A 37 year-old gentleman presented following an episode of dizziness while at work operating a fork-lift truck. There was no collapse or associated symptoms. He had been diagnosed with autoimmune hypothyroidism two months previously; commenced levothyroxine, currently at a dose of 75 micrograms daily; and lost ten kilograms in weight. On examination there were no signs of hypoadrenalism aside from a significant postural drop in blood pressure (lying 139/77 mmHg, standing 115/76 mmHg). Biochemistry was typical of hypoadrenalism with serum sodium 130 mmol/l, potassium 5.7 mmol/l and bicarbonate 20 mmol/l. Adjusted calcium was 2.46 mmol/l and renal function stable. Thyroid function tests showed TSH 0.32 mU/l and free T4 14.3 pmol/l. Short synacthen test results revealed cortisol 23 nmol/l at baseline, 24 nmol/l at 30 minutes and 25 nmol/l at 60 minutes.
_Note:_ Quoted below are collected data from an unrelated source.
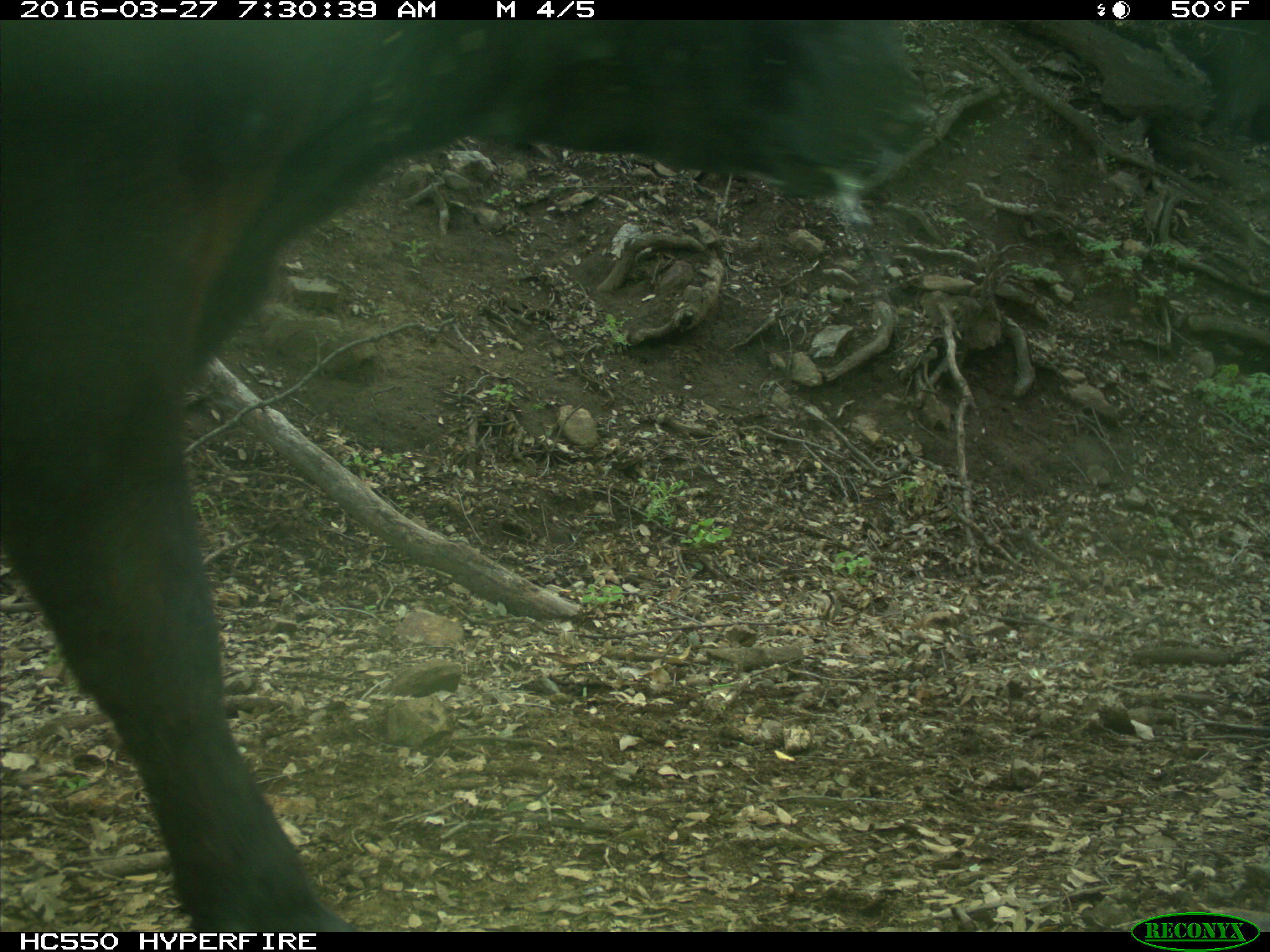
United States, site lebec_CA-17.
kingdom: Animalia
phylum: Chordata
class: Mammalia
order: Artiodactyla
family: Bovidae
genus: Bos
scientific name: Bos taurus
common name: domestic cow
Bos taurus (domestic cow).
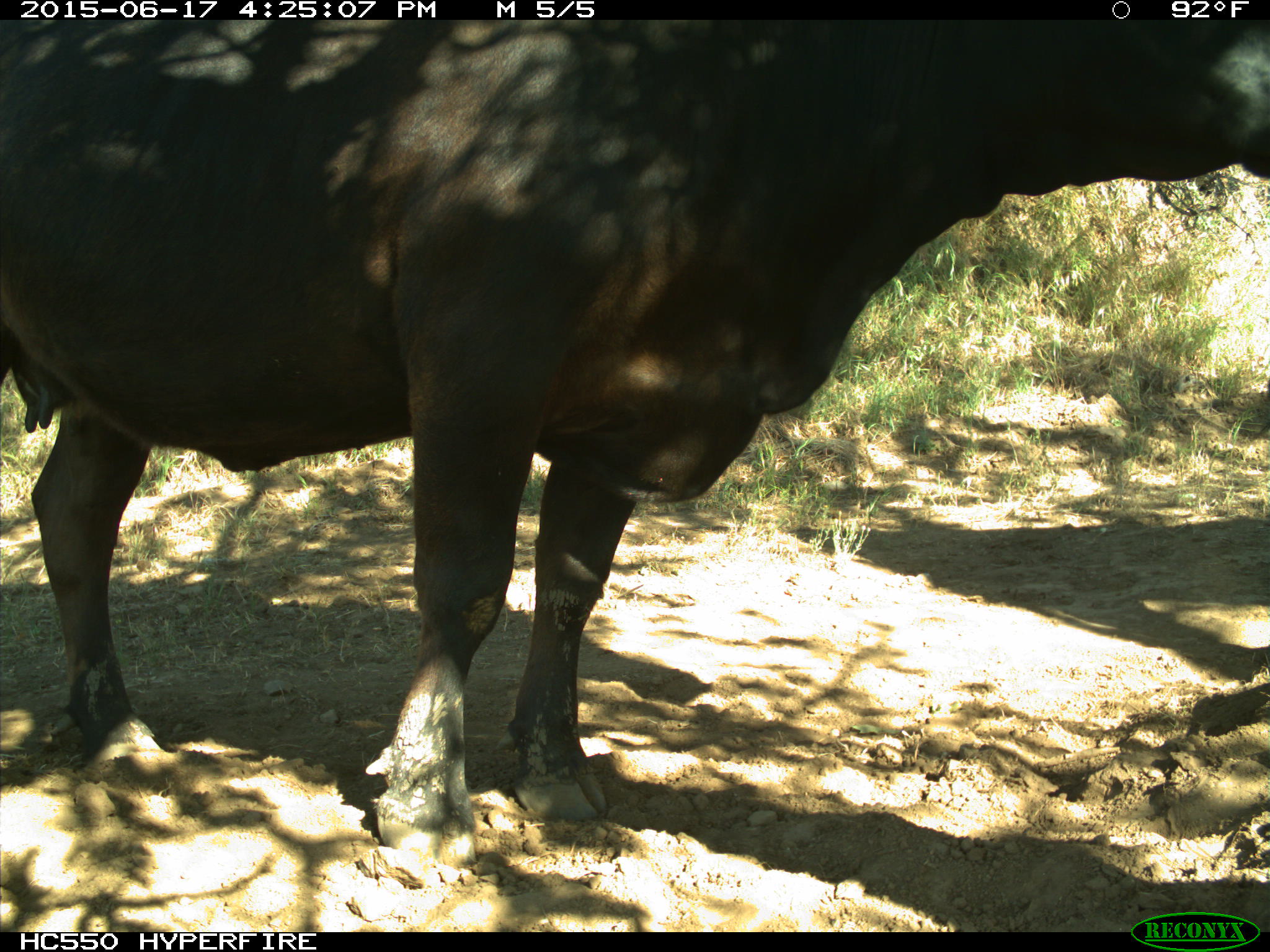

He was commenced on hydrocortisone 20 mg in the morning and 10 mg in the evening with fludrocortisone 50 micrograms daily. ACTH was later reported at 1067 ng/l and adrenal antibodies were positive, confirming Addison’s disease. The patient remained lethargic and computed tomography demonstrated a small thymoma. Acetylcholine antibodies were negative and the cardiothoracic surgeons felt no intervention was required. TSH remained mildly elevated with strongly positive thyroid peroxidase antibodies so levothyroxine was re-introduced with good clinical improvement. While studies have shown an increased risk of Addison’s disease with Hashimoto’s thyroiditis when compared to described background prevalence rates (Boelaert et al, 2010); interestingly a recent review of 3069 Caucasian patients with autoimmune hypothyroidism demonstrated only a near-significant association with Addison’s disease when compared with age- and sex- matched controls (Fallahi et al, 2016). 50% of patients with Addison’s will present in adrenal crisis (Chakera & Vaidya, 2010), and other case reports describe significant weight loss in this situation (Choudry et al, 2009; Murray et al 2001). This case highlights the need to be aware of this relationship, and to consider hypoadrenalism when symptoms do not improve on levothyroxine replacement, particularly with significant weight loss.